*Task directions:*
Filter the data below and copy each line that holds the string "hair".

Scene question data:
────────────────────────────────────────

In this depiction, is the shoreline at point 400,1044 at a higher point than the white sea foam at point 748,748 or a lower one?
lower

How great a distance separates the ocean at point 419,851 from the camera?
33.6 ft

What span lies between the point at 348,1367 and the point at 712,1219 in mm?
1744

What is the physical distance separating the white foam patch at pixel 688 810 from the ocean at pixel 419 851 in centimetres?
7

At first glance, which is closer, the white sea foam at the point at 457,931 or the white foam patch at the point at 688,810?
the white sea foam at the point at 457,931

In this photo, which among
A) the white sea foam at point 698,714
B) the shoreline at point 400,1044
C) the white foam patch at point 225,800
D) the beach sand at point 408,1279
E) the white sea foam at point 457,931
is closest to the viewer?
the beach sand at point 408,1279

────────────────────────────────────────

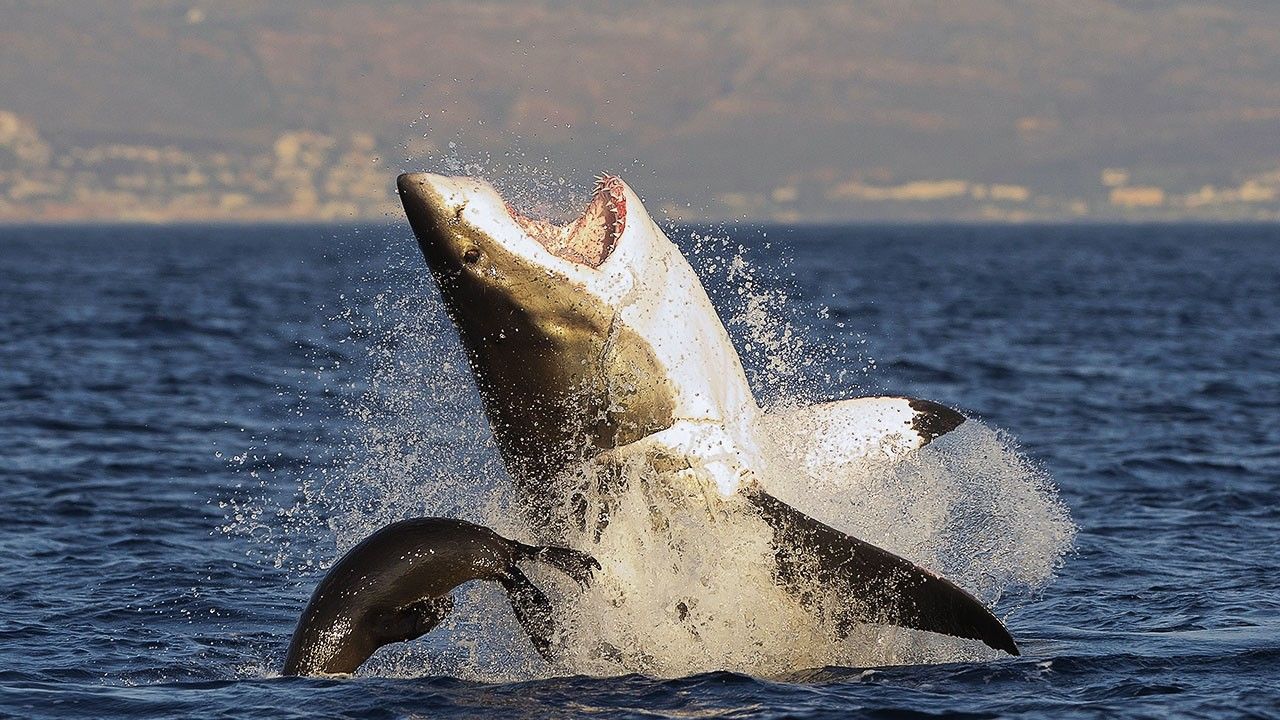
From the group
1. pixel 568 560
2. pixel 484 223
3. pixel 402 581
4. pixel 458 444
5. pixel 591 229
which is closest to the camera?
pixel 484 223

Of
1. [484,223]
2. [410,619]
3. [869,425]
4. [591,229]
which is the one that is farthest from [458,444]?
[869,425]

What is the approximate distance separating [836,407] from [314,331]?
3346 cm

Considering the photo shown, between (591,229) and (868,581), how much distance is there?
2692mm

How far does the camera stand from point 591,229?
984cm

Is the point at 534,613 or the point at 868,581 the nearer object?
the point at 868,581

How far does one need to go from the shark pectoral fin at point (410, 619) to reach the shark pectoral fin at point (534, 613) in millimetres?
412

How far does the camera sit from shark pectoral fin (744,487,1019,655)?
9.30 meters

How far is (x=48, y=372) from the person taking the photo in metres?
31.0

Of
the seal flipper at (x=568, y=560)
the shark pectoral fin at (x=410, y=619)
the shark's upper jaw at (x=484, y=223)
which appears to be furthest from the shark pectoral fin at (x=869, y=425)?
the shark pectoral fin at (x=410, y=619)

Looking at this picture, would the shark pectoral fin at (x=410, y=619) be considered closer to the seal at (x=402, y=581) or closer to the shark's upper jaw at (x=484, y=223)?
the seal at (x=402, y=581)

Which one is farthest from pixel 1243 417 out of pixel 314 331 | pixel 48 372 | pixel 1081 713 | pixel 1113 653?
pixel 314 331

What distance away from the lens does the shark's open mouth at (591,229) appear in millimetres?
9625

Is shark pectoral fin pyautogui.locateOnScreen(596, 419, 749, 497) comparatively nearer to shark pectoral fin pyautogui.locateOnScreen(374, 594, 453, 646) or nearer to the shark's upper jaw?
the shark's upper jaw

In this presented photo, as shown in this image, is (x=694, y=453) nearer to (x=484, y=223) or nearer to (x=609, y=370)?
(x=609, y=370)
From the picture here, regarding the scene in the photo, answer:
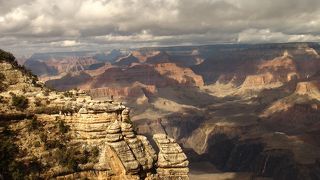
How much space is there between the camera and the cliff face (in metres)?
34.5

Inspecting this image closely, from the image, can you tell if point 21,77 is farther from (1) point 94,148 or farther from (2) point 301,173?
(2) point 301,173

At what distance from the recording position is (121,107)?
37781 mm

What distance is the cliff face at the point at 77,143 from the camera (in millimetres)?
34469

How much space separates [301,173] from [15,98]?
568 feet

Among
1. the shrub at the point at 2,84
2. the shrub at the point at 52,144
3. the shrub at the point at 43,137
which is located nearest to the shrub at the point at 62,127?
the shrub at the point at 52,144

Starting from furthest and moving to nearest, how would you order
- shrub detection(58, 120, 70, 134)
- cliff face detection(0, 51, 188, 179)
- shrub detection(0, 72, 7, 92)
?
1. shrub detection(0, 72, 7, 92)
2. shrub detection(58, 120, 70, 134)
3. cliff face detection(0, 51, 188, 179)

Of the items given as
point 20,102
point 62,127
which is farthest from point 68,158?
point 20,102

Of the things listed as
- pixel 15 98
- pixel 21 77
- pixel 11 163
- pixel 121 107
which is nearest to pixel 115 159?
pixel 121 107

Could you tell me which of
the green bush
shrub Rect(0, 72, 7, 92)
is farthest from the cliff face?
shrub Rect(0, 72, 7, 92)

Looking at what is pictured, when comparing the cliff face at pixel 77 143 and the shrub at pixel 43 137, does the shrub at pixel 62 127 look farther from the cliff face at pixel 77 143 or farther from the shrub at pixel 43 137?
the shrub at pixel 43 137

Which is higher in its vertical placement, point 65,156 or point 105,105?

────────────────────────────────────────

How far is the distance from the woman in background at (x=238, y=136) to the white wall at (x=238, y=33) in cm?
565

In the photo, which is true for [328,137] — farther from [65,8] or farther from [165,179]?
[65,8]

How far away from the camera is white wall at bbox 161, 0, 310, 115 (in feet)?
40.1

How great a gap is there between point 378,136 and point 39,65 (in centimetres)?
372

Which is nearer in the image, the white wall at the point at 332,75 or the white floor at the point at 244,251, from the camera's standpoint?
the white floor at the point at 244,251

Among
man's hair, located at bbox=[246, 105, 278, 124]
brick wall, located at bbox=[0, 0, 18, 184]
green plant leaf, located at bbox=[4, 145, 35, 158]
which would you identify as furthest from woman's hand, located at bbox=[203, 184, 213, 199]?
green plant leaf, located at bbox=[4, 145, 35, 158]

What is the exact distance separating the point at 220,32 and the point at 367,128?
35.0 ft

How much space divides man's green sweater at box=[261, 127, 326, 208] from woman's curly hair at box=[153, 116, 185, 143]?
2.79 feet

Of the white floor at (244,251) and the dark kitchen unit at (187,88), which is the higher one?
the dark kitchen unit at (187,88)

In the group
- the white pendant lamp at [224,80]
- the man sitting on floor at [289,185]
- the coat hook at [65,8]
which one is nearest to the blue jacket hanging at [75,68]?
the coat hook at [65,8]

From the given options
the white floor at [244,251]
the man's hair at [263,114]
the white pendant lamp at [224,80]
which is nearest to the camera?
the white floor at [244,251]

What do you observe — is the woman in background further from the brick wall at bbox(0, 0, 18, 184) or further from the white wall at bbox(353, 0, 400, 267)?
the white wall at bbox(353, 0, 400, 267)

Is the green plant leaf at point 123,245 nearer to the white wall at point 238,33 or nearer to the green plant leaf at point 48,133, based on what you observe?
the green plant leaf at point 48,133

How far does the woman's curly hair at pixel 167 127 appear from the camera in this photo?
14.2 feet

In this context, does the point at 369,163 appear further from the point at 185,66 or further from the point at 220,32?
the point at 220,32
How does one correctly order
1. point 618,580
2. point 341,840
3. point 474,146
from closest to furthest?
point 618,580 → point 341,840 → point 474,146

────────────────────────────────────────

*Problem solution:*
man's hair, located at bbox=[246, 105, 278, 124]
How much space divides man's green sweater at box=[261, 127, 326, 208] from woman's curly hair at box=[153, 116, 185, 143]?
the man's hair at [263,114]
How far does the woman's curly hair at pixel 167 127 appear from the camera in this photo?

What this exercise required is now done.